Da vida no crime para a busca do sonho de ser advogada
Jackeline Barbosa Paiva tem 33 anos. Mas, quando “caiu” pela primeira vez tinha apenas 19. O ano era 2004 e a prisão ocorreu por receptação de drogas. À época, cursava o Ensino Médio em Cuiabá e ficava “em cima do muro”: continuar os estudos ou entrar para o crime?
Ela conta que em casa os exemplos não eram os melhores. "Minha mãe ensinava o certo e praticava o errado, já que era desse meio. Meu irmão e irmã também. É como se não tivesse muita saída ou expectativas para mim. Quando fui presa pela primeira vez, não havia programas de ressocialização. Eu saí dois anos e quatro meses depois e a descriminação por ser ex-presidiária era muito grande para conseguir trabalho. Então, fui ladeira abaixo. Descabeçada mesmo, voltei para o meio”.
De 2004 para cá, Jackeline tentou pequenos trabalhos, casou e teve seus primeiros dois filhos, que têm atualmente 11 e 10 anos. Acabou se separando e casou novamente cerca de cinco anos depois, tendo mais dois filhos, hoje com seis e cinco anos. Ao longo desses anos, acumulou outras quatro passagens pela polícia, sendo em 2016 a última delas.

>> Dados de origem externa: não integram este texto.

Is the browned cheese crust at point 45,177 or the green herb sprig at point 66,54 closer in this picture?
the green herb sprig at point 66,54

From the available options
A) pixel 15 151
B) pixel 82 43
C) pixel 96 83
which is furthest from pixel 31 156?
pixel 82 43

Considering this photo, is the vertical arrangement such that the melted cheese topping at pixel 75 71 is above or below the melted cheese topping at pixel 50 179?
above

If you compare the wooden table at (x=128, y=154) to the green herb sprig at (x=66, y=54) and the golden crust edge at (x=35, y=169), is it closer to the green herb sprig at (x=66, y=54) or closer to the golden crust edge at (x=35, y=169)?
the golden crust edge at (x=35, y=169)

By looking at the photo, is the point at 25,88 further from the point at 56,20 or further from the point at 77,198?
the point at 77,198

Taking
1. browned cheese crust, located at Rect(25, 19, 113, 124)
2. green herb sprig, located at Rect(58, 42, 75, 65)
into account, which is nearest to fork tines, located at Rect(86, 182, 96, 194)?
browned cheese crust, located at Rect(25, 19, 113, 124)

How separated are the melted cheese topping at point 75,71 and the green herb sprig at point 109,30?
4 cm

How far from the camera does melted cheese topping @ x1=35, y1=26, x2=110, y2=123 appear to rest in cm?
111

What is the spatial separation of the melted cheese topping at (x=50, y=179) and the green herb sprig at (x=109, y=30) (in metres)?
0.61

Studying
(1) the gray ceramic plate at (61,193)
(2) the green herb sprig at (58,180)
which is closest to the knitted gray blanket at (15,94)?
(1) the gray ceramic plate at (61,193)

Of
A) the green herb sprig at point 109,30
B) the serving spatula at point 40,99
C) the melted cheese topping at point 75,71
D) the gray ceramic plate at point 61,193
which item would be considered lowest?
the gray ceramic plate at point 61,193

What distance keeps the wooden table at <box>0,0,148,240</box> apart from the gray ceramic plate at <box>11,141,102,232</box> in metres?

“Sou mãe de quatro filhos, estava desempregada e desesperada e meu ex-marido, que está preso, havia pedido para eu levar fermento para ele, que me daria 750 reais. Fui e, no meio dele, tinha droga. Fui presa. Fiquei seis meses no Raio 1, que é o de prisões provisórias. Depois desse tempo, fui pro Raio 2, que é o das sentenciadas”.

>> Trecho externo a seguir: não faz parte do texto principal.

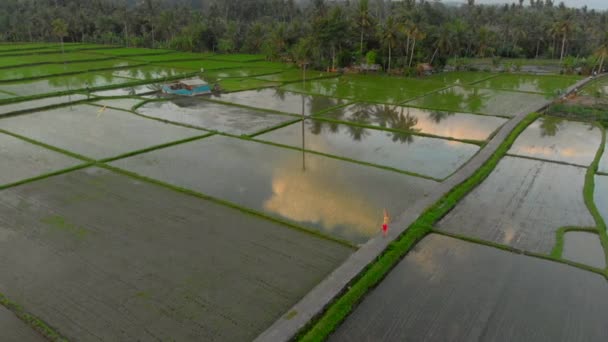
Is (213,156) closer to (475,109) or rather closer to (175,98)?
(175,98)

A pena de Jackeline é de seis anos e oito meses. Diferente das outras vezes, ela diz que entendeu que era hora de mudar. “Nas primeiras vezes, fui meio ‘terrorista’ mesmo. Eu saía da cadeia e não tinha objetivo, expectativa de vida, reinserção na sociedade, nada. Hoje, além de ter conhecido o Nova Chance, estou focada".
Ela explica que quer diminuir e não para aumentar a pena, por isso quis trabalhar no presídio. "Comecei com crochê, depois passei a distribuir marmitas nos demais raios do presídio e, pelo meu bom comportamento, após um ano e setes meses, fui indicada para o programa extramuros, que hoje significa fazer limpeza na Setasc. Estou desde o dia 16 de julho do ano passado na secretaria”, relembra.
A Fundação Nova Chance da qual Jackeline se refere é uma instituição do Governo de Mato Grosso criada por meio da Lei Complementar nº 291/2007 e institucionalizada pelo Decreto 1.478, de 29/07/2008. Um dos seus objetivos principais é a reinserção social de pessoas que estão em privação de liberdade e os egressos do Sistema Penitenciário.
Além de trabalhar rotineiramente na Setasc, o que Jackeline considera uma das metas alcançadas dentro do seu foco de mudança de vida, recentemente também conseguiu a prisão domiciliar. “O juiz acatou devido ter quatro filhos e precisar me dedicar a educação deles”, diz.
Alcançando a liberdade aos pouquinhos, o próximo passo desejado por Jackeline é a faculdade de Direito. “Eu convivi muito tempo encarcerada, tenho conhecimento de muitas leis. Sei que temos que buscar a mudança dentro do presídio. Se esperar sair, ela não vai acontecer. A mudança não acontece quando você sai. Ela acontece durante todo esse processo. Quero sair da cadeia como presidiária e entrar novamente só como advogada”.
Lute como uma mulher
A história da mulher na sociedade sempre foi marcada pela luta e a quebra de paradigmas. Até 1931, por exemplo, elas não votavam no Brasil. Apenas em 1987 foi criado o primeiro Conselho Estadual dos Direitos da Mulher, no Rio de Janeiro, órgão que até hoje media as políticas voltadas ao público feminino entre sociedade civil organizada e o Estado.
Outro ponto de relevância na história é a sanção da Lei Maria da Penha, em 2006, que desde então trouxe muitas conquistas às mulheres brasileiras. A luta, no entanto, é constante.
Para mostrar mulheres comuns, como a da Jackeline Barbosa Paiva, mas que ao mesmo tempo enfrentam muitas adversidades em seu cotidiano, o que as torna mulheres incríveis, a Secretaria de Estado de Assistência Social e Cidadania de Mato Grosso (Setasc-MT) traz durante o mês de março – sempre às sexta-feiras – perfis de diferentes personagens femininas, em atuação também em diferentes áreas no Estado.